Troubleshooting Kubernetes

When pods are not ready for a long time or they restart multiple times:

  • kubectl describe pod <pod_name> -n <optional_namespace>
  • kubectl describe deployment <deployment_name>
  • kubectl describe replicaset <replicaset_name>

Find Pods

# Example sorting pods by nodeName:
kubectl get pods -o wide --sort-by="{.spec.nodeName}"
# find all pods that not in running phase:
kubectl get pods --field-selector=status.phase!=Running --all-namespaces
# Example of getting pods on nodes using label filter:
kubectl get pods --all-namespaces  --no-headers --field-selector spec.nodeName="k8s-workers-17781035-2"

# Or for all nodes:
for n in $(kubectl get nodes -l your_label_key=your_label_value --no-headers | cut -d " " -f1); do
    kubectl get pods --all-namespaces  --no-headers --field-selector spec.nodeName=${n}

# Sort by number of restarts:
kubectl get pods --sort-by="{.status.containerStatuses[:1].restartCount}"

Pods Phases

The phase of a Pod is a simple, high-level summary of where the Pod is in its lifecycle.

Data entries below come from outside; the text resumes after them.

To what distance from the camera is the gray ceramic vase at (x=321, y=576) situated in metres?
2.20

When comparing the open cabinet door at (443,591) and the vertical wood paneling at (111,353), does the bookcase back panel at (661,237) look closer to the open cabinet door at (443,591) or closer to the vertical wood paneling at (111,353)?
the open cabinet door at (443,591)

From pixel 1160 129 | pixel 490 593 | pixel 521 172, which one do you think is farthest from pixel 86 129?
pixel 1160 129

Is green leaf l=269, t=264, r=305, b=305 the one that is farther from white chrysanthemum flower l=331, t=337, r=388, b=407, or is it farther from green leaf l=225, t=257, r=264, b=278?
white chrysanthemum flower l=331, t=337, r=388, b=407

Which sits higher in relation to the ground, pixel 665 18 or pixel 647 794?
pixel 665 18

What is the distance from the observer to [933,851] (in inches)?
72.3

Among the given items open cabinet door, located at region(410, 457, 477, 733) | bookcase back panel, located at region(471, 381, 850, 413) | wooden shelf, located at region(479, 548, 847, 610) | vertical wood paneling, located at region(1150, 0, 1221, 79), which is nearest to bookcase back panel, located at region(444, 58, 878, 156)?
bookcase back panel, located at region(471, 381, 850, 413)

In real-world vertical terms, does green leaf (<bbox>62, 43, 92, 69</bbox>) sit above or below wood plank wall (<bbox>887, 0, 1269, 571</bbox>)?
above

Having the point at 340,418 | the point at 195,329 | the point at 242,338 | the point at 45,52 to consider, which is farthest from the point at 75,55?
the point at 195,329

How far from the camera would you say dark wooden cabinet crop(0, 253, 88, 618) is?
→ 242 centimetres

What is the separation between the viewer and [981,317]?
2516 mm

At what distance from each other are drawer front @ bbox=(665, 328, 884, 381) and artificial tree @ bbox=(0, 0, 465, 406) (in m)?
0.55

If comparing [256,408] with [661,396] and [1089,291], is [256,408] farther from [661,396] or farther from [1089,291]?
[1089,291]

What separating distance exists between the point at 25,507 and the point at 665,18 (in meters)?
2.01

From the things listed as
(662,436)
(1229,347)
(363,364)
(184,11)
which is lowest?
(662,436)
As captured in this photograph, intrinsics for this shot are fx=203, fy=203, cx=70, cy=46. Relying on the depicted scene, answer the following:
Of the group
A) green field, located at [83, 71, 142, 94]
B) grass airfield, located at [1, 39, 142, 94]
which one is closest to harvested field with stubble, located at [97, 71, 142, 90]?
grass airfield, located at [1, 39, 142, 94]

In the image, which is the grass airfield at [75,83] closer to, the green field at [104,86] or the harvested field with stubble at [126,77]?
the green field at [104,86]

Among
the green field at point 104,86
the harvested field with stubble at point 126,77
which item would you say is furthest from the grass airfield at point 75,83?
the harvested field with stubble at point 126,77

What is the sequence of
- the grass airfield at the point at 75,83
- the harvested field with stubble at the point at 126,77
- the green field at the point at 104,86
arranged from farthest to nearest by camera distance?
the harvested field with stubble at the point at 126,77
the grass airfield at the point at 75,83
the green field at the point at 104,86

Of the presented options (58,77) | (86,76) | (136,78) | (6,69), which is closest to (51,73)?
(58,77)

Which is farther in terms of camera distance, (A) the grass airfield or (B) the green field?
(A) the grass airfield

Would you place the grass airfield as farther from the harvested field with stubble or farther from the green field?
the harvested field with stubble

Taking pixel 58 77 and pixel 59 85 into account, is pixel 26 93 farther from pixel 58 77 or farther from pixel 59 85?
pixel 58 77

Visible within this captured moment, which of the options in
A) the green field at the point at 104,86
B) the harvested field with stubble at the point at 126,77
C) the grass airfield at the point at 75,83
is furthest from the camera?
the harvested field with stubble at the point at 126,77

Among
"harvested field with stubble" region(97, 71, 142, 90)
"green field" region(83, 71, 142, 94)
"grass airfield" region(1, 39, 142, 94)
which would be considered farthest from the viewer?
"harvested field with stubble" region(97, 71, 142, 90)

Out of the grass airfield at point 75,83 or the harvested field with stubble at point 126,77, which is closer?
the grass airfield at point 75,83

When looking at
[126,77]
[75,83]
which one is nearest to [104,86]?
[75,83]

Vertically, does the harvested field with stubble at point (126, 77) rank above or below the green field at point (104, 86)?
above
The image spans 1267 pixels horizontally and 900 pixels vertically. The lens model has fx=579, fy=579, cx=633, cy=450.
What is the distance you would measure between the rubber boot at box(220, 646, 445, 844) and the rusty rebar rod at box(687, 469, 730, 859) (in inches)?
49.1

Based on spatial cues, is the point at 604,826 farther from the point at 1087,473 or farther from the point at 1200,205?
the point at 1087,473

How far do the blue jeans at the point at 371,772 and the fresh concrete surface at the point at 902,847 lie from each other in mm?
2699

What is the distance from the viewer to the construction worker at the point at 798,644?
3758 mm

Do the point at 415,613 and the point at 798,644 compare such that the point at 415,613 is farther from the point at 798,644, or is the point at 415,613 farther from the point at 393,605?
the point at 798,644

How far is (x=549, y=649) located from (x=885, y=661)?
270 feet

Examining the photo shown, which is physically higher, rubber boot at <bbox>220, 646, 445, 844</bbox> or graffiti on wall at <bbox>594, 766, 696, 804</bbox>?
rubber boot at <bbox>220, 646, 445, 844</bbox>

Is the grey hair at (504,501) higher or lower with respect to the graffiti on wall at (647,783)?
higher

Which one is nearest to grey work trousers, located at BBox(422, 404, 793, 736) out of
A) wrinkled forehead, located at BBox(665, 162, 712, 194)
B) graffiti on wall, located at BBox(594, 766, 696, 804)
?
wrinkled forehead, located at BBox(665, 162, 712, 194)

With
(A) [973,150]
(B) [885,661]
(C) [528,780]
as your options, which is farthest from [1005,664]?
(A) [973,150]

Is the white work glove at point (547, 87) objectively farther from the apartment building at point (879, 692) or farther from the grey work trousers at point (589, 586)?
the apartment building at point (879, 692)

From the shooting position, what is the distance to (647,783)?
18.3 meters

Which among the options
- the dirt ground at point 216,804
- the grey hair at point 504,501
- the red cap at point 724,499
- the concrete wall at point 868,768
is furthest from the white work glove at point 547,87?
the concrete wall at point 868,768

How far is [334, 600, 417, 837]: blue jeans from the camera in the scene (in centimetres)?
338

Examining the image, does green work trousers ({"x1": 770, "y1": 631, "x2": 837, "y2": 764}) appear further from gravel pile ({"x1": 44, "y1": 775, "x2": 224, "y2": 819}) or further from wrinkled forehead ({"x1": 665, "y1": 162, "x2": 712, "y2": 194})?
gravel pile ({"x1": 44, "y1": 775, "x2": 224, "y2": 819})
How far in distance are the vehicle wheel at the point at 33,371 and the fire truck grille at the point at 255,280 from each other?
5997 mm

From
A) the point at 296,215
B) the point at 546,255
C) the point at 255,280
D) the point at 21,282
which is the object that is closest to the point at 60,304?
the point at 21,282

Pending: The Pod has been accepted by the Kubernetes system, but one or more of the Container images has not been created. This includes time before being scheduled as well as time spent downloading images over the network, which could take a while.

Running: The Pod has been bound to a node, and all of the Containers have been created. At least one Container is still running, or is in the process of starting or restarting.

Succeeded: All Containers in the Pod have terminated in success, and will not be restarted.

Failed: All Containers in the Pod have terminated, and at least one Container has terminated in failure. That is, the Container either exited with non-zero status or was terminated by the system.

Unknown: For some reason the state of the Pod could not be obtained, typically due to an error in communicating with the host of the Pod.

Search Logs

# Use exec to run commands inside a container
$ kubectl exec cassandra -- cat /var/log/cassandra/system.log
# If your container has previously crashed, you can access the previous container's crash log with:
$ kubectl logs --previous ${POD_NAME} ${CONTAINER_NAME}

Pod Crashing

Pod CrashLoopBackOff: starting, then crashing, then starting again and crashing again

Status Meaning
Init:N/M The Pod has M Init Containers, and N have completed so far.
Init:Error An Init Container has failed to execute.
Init:CrashLoopBackOff An Init Container has failed repeatedly.
Pending The Pod has not yet begun executing Init Containers.
PodInitializing or Running The Pod has already finished executing Init Containers.
ImagePullBackOff Could not pull the image from registry
CrashLoopBackOff Application Crashing after Launch
RunContainerError Missing ConfigMap
ContainerCreating (Stuck for long time) Missing secret
Pending (Other) Resource Quotas, Insufficient Cluster Resources, PersistentVolume fails to mount

Node Not Schedulable

Find out what's wrong with a node:

  • kubectl get nodes for status of nodes
  • kubectl top node <node_name> for resource allocation
  • kubectl describe node <node_namee> to get more indepth info about the node

SSH to a node to view the logs: journalctl -u kubelet